**Document excerpt:**
——————————

The plan, which is being rushed through Congress for passage this week, is the response of the government and the entire political establishment to what is acknowledged to be the greatest economic crisis since the Wall Street crash of 1929. It calls for an unprecedented transfer of public funds to the major banks and the American financial elite at the expense of the broad mass of the people.

Both the plan itself and the manner in which it is being imposed are deeply undemocratic. Exploiting the breakdown in US and global financial markets, the financial aristocracy, which is responsible for the crisis, is exercising its control over the government, both political parties, and the media to implement policies of the most far-reaching character without any genuine debate or discussion. As in the aftermath of 9/11, it is seeking to utilize the crisis to push through policies that would otherwise be considered entirely unacceptable.

None of the measures being carried out address the underlying causes of the financial meltdown, nor will they resolve the crisis. At most, they will only postpone the day of reckoning.

None of those who control the banks and finance houses are being held accountable, and not a penny is being provided to provide relief for millions of working class families who are losing their homes, their jobs, and their livelihoods as a result of the frenzied speculation that led to the crisis.

——————————

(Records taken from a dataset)
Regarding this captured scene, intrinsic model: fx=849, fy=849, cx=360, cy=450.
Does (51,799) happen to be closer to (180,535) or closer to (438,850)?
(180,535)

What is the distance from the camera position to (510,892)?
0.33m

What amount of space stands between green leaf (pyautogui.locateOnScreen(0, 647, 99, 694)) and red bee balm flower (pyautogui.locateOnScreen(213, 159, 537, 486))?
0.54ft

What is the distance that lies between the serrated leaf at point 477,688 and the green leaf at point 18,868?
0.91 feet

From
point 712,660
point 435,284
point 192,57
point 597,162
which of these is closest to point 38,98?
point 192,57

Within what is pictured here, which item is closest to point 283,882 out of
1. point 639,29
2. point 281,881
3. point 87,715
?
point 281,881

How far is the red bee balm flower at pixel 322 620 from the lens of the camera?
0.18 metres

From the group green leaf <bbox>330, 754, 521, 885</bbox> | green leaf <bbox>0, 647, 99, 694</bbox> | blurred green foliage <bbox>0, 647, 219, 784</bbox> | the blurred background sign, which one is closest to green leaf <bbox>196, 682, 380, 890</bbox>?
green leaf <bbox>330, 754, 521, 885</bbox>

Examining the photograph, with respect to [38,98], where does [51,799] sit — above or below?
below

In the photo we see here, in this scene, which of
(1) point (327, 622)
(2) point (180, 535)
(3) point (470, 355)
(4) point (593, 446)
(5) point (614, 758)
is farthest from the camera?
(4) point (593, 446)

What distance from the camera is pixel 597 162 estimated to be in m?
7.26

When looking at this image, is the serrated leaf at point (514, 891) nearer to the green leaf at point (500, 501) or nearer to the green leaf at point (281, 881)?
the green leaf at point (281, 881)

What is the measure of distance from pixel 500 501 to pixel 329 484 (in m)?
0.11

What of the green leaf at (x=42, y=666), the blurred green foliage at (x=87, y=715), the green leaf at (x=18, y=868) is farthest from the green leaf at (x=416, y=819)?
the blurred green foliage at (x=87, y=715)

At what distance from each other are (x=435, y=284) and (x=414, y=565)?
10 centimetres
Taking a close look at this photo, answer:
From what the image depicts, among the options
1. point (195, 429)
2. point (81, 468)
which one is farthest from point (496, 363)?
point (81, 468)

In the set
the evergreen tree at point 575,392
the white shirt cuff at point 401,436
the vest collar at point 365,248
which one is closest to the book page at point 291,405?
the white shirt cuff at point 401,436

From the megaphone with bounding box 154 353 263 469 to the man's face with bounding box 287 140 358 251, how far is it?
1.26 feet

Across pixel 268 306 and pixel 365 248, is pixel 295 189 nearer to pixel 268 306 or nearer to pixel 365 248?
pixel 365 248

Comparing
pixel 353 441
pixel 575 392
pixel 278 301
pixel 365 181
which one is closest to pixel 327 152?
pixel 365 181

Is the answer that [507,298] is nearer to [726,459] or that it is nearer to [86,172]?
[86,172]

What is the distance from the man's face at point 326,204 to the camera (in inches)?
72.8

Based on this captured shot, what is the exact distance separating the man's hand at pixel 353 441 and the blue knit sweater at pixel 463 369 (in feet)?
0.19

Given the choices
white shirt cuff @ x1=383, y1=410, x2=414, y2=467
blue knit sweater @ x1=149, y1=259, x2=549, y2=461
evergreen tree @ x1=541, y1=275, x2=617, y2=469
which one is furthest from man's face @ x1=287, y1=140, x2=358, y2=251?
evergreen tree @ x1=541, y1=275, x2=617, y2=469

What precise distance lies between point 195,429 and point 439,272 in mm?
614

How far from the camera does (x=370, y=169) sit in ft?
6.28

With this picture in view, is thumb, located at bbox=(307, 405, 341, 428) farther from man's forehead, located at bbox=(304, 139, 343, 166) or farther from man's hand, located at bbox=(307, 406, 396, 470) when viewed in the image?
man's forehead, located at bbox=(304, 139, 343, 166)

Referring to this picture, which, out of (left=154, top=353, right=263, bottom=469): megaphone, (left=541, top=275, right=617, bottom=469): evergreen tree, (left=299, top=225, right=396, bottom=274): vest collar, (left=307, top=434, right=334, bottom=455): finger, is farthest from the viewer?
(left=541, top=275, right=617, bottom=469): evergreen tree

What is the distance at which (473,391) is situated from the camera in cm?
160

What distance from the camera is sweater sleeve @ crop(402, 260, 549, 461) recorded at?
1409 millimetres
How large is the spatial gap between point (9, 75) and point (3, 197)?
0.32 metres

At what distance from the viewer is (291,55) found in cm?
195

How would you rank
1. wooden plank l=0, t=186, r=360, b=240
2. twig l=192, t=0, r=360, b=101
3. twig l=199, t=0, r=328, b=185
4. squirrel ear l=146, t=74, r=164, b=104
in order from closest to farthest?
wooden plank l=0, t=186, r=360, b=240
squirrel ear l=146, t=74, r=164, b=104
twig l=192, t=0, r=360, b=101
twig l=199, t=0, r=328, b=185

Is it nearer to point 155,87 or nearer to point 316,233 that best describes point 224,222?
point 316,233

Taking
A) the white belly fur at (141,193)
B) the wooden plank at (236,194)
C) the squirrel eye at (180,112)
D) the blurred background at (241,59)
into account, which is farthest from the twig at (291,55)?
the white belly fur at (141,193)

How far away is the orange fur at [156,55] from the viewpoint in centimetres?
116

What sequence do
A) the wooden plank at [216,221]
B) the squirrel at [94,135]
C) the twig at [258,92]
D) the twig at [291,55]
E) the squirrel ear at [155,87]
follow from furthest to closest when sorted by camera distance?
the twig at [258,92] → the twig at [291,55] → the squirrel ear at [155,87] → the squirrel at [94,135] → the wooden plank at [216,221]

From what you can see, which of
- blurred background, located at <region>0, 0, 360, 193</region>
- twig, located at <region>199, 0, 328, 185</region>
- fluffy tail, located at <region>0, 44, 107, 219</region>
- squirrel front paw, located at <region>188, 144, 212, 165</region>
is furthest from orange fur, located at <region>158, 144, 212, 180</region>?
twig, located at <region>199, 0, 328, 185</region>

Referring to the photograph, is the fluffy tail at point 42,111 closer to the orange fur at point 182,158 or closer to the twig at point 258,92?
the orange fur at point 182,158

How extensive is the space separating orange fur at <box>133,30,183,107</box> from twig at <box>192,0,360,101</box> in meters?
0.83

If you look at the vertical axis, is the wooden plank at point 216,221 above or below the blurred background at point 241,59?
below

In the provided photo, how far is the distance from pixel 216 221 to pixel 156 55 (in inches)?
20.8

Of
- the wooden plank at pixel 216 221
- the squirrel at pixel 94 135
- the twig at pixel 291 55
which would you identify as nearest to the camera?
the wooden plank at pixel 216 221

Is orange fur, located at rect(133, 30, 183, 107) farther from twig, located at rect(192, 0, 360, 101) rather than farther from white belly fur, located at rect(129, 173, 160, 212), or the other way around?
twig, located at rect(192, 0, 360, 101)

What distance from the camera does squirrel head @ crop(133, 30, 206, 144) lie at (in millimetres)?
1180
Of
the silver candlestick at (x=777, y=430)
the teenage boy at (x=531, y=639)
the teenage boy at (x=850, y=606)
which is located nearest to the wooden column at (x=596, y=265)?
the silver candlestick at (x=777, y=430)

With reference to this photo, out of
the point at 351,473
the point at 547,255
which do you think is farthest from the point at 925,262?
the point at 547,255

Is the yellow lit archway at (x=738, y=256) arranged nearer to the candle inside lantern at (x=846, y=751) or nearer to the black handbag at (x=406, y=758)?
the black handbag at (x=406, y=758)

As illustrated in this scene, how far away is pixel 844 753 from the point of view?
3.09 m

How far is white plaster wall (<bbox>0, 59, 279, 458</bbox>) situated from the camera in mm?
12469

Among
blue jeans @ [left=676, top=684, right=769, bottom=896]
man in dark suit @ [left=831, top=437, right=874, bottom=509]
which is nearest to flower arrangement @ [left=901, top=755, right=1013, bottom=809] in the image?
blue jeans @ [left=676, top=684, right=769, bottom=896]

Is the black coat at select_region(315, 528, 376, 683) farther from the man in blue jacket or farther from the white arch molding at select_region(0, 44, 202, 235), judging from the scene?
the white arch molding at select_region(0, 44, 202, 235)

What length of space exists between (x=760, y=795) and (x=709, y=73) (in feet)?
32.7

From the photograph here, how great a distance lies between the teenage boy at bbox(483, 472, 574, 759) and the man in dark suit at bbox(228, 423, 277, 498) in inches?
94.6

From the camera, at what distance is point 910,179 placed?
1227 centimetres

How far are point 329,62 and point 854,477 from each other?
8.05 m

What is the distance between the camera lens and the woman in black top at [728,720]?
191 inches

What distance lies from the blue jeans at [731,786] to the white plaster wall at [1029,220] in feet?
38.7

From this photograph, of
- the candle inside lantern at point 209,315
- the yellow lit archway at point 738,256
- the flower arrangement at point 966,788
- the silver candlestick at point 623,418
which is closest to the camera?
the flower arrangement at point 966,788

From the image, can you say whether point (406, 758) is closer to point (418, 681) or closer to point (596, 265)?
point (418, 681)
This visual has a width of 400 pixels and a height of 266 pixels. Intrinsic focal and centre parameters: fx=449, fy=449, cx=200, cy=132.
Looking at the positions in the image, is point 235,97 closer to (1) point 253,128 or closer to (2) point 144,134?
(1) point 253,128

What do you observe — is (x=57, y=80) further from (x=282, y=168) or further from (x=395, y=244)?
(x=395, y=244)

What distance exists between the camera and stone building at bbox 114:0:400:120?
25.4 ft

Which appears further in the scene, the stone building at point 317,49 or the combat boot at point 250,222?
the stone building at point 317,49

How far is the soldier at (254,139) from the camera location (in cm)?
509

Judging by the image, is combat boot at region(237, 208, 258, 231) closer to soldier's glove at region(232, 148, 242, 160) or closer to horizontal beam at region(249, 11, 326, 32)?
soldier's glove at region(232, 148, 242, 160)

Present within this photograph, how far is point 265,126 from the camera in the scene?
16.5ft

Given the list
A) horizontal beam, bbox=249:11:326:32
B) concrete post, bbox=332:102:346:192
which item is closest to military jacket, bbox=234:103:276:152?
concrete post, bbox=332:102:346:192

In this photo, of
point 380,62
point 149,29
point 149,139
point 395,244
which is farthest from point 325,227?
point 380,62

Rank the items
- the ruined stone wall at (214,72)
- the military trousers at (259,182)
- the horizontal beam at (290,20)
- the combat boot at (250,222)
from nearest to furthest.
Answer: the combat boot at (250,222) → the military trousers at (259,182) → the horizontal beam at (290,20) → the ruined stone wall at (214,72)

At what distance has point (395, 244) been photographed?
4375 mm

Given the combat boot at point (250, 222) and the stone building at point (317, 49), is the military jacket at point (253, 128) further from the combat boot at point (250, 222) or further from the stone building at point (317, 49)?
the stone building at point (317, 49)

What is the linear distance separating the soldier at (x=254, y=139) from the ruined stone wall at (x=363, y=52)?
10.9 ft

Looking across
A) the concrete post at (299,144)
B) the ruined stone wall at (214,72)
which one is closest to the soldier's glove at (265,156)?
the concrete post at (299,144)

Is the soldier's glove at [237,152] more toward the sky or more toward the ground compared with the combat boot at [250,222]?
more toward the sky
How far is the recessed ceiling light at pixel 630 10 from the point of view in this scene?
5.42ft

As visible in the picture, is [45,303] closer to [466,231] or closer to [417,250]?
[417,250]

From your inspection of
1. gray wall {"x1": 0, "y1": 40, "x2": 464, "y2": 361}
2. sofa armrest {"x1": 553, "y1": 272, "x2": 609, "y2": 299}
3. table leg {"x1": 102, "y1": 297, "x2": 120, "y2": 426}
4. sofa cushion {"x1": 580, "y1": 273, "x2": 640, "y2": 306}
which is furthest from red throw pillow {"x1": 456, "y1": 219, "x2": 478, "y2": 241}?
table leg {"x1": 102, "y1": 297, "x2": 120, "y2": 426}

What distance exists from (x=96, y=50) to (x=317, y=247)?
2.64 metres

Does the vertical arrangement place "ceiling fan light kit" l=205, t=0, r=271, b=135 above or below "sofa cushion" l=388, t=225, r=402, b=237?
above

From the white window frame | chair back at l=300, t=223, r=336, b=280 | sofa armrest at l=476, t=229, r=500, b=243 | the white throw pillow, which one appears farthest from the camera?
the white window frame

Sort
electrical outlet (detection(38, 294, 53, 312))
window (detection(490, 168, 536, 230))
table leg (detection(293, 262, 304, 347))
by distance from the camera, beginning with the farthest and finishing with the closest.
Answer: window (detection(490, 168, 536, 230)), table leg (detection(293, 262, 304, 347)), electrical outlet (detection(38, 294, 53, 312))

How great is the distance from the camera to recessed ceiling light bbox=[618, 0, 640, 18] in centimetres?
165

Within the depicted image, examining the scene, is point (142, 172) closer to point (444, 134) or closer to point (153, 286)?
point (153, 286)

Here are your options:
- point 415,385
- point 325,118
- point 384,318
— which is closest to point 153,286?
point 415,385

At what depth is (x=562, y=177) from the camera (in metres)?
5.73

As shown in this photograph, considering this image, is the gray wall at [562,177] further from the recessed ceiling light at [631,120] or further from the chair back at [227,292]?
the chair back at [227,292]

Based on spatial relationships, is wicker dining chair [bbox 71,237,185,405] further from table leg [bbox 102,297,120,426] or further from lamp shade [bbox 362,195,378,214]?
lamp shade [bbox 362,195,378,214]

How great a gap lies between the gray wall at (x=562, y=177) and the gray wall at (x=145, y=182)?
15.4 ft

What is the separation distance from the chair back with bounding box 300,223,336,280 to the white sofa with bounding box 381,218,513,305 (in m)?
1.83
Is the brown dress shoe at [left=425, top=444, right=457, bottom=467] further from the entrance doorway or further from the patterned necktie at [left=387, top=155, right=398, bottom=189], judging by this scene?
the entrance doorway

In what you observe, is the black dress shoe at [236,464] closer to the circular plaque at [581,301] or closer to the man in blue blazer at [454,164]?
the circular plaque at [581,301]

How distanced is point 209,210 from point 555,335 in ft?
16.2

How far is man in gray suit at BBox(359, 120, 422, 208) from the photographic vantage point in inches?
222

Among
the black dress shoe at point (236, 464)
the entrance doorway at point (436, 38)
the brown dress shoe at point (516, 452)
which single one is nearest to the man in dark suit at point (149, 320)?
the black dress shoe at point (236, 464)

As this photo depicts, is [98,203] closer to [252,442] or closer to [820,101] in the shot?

——————————

**Set of tasks:**
#1 Copy out the passage on the financial rescue plan from "Both the plan" to "considered entirely unacceptable.".
#2 Pick up the passage on the financial rescue plan after its final sentence and continue it.

**Answers by item number:**
#1
Both the plan itself and the manner in which it is being imposed are deeply undemocratic. Exploiting the breakdown in US and global financial markets, the financial aristocracy, which is responsible for the crisis, is exercising its control over the government, both political parties, and the media to implement policies of the most far-reaching character without any genuine debate or discussion. As in the aftermath of 9/11, it is seeking to utilize the crisis to push through policies that would otherwise be considered entirely unacceptable.

#2
Make no mistake: The working people, who are the victims of the financial parasitism of the ruling elite, will foot the bill to bail out those who have enriched themselves by plundering the social wealth. The massive expansion of budget deficits and the national debt as a result of this plan will be used to justify a brutal assault on basic social programs, education, housing and the wages, jobs, pensions, and health benefits of the working class.

The government has pegged the cost of the program—by which the US Treasury will purchase virtually worthless mortgage-backed assets from banks and other financial institutions—at $700 billion. This sum already represents the biggest corporate bailout in world history. It is larger than the annual budget for Social Security and the combined annual outlay for Medicare and Medicaid. It has been estimated that such an expenditure translates to a cost for each US family of approximately $10,000.

Combined with the stated cost of other corporate bailouts and related outlays carried out over the past several weeks—$200 billion in the government takeover of mortgage giants Fannie Mae and Freddie Mac, $85 billion in the takeover of the insurance conglomerate American International Group (AIG), $50 billion to insure money market funds, and $200 billion in Treasury transfers to the Federal Reserve Board—the $700 billion handout to the banks exceeds the total allotment for all discretionary spending, excluding the Pentagon, for fiscal year 2009.

In fact, the figure of $700 billion is a huge underestimation of the ultimate cost of the Wall Street rescue plan. The New York Times noted Monday that the decision of the Bush administration to extend its purchase of securities to foreign-based banks that operate in the United States—carried out under pressure from global institutions that hold massive amounts of US debt—will substantially drive up the cost of the program.

The text of the four-page “Legislative Proposal for Treasury Authority to Purchase Mortgage-Related Assets,” published Saturday by the New York Times, reveals the profoundly anti-democratic and open-ended nature of the scheme.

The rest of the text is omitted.